RH29
Maximal Strength Training in MS: Effects on Mobility Deficits

Friday, June 1, 2018: 3:00 PM
205 (Nashville Music City Center)
Herb Karpatkin, PT, DSc, NCS, MSCS , Physical Therapy, Hunter College, New York, NY
Michael Zervas, DPT , Physical therapy, Hunter College, New York, NY
Mark Wnukowski, DPT , Physical therapy, Hunter CollegeNew York, New York, NY
Alexandra Cerrati, SPT , Hunter College, New York, NY
Michelle Shamsian, SPT , Hunter College, New York, NY
Niki Chan, SPT , Hunter College, New york, NY
Kelly Kaems, DPT , Hunter College, New York, NY



Background: : Physical therapists may resist prescribing high intensity strength training for patients with MS (pwMS) due to concerns about fatigue. Our recently  published  a pilot study showed that Maximum Strength Training (MST), is safe and feasible in pwMS, with subjects showing improvements in strength, Six Minute Walk Test (6MWT) , and Berg Balance Scale scores following a 6 week training program.

Objectives: The purpose of this current study is  to repeat the MST protocol with a larger sample, a larger intervention, and more extensive evaluation. We hypothesize that the pilot study findings will be confirmed and strengthened, with pwMS showing improvements in all measures of function and strength without adverse effects. If our hypothesis is correct, it will reaffirm that MST is a safe, feasible, and effective intervention to improve gait and balance in pwMS, as well as provide more specific guidelines to utilize this intervention.

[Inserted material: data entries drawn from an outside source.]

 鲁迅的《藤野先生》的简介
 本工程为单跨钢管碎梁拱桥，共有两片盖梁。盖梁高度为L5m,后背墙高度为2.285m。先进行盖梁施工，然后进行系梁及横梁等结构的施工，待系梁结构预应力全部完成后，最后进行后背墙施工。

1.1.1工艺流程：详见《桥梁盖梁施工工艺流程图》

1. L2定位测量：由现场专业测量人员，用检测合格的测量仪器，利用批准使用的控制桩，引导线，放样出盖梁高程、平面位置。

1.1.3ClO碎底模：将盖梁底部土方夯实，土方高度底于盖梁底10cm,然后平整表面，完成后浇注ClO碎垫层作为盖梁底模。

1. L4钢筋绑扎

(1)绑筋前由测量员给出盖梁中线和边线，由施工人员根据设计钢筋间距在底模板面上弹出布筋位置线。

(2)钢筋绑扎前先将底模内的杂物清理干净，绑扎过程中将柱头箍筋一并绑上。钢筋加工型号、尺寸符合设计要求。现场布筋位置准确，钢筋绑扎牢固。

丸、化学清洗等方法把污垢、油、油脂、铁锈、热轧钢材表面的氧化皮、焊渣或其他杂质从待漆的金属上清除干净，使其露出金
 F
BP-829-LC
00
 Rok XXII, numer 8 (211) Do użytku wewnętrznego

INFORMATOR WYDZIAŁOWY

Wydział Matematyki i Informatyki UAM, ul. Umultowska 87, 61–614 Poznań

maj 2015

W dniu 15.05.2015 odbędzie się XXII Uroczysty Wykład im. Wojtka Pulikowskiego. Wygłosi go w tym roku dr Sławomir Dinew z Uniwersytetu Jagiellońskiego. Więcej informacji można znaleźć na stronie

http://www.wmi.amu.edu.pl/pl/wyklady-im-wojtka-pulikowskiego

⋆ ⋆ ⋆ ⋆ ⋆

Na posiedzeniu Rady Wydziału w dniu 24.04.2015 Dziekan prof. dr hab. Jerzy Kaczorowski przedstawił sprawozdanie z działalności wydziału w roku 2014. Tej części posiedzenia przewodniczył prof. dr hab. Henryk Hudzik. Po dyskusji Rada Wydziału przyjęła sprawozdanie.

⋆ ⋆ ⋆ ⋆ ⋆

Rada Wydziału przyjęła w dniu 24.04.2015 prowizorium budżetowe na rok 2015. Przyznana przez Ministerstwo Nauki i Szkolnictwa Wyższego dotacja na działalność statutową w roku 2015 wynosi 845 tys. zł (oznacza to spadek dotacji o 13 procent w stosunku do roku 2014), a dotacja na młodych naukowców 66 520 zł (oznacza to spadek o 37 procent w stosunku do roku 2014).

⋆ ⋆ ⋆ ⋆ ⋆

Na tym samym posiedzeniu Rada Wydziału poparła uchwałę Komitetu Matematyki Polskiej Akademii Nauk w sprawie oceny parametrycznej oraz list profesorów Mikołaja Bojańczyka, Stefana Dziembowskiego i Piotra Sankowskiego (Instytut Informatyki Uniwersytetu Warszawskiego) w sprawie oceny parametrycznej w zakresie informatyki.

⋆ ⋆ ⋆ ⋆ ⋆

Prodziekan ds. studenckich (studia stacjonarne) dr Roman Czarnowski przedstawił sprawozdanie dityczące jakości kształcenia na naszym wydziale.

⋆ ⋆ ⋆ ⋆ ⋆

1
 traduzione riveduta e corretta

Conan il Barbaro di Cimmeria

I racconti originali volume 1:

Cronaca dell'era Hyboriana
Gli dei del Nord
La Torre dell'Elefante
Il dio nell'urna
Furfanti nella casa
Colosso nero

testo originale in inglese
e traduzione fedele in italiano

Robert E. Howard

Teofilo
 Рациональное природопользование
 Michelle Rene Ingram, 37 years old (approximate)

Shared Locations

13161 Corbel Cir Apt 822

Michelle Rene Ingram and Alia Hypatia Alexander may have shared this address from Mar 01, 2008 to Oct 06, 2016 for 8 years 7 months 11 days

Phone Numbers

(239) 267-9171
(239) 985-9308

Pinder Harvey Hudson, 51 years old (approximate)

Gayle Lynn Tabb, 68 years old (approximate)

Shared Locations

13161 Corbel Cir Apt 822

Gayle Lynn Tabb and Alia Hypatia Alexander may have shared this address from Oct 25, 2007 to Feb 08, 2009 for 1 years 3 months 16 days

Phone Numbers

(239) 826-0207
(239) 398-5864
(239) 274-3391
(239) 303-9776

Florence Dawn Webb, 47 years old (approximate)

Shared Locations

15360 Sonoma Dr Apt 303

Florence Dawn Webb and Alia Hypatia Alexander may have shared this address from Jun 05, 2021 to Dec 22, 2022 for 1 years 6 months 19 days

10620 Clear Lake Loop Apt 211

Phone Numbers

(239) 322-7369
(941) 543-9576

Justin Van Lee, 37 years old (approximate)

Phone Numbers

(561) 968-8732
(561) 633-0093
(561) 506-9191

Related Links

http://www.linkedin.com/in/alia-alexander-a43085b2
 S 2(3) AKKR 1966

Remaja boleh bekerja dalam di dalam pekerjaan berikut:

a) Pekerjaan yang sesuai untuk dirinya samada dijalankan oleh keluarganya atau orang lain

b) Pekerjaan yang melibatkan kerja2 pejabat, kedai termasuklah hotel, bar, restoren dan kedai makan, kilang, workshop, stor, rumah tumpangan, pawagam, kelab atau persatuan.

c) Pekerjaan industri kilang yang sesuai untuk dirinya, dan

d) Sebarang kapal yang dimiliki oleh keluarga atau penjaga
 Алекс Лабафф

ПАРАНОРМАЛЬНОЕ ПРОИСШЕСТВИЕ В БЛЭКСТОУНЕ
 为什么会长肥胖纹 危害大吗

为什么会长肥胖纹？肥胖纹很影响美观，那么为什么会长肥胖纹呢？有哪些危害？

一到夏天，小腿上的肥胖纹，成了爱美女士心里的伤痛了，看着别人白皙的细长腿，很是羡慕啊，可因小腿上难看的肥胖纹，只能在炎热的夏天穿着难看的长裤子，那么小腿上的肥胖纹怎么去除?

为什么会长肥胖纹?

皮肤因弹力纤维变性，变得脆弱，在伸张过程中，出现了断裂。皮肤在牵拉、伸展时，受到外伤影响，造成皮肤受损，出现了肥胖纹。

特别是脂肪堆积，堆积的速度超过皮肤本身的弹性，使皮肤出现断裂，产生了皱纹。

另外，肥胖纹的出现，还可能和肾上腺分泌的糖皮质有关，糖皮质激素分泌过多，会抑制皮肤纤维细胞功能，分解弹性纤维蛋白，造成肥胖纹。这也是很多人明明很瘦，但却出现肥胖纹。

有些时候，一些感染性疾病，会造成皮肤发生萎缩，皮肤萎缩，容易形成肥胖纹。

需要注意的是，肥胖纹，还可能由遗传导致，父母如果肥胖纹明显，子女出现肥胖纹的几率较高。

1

Methods: Subjects with a definitive diagnosis of MS were recruited from  MS specialty practices. .A pretest/posttest design was used. Baseline demographic measures and subject characteristics including EDSS, Multiple Sclerosis Impact Scale-29, Fatigue Severity Scale (FSS), and Modified Ashworth Scale (MAS) were collected. Strength of hip extensors, knee flexors, and ankle plantarflexors was collected via handheld dynamometry. Mobility outcome measures included the 6MWT, the Mini-BESTest (MBT) and the Stair Climbing Power Test (SCPT). Subjects completed a 2x/week program for 8 weeks of leg press, knee flexion, and ankle plantarflexion, performing 4 sets of 4 repetitions of each leg at 85-95% of their 1RM, completing 2 out of 3 exercises per session. Increases in weight for subsequent session were determined by subject capability and preference. Fatigue was measured each session using the Visual Analog Scale of Fatigue, and weekly with the Fatigue Severity Scale (FSS). 

Results: To date, 9 subjects (6 females, 3 males), EDSS 4.25 have completed the program. Paired sample T-tests revealed statistically significant differences in the 6MWT from in pre (M=1110, SD=743) to post MST (M=1208, SD=785) MST intervention; (p = .008). In the MBT, a significant difference was found between pre (M=13.6, SD=8.4) and post MST (M=15.3, SD=8.8) scores; (p=.035). FSS and MAS scores did not change significantly from pretest to posttest suggesting that the intervention did not increase fatigue or spasticity.  

Conclusions: The relatively wide range of EDSS scores suggest that the MST program can be utilized in wide spectrum of disability. The improvements in gait and balance occurred despite the absence of specific gait and balance interventions. The results of this ongoing study are consistent with and expands upon our previous work, suggesting MST is a safe and effective intervention, and that pwMS can benefit from a higher intensity of intervention than might have previously been thought.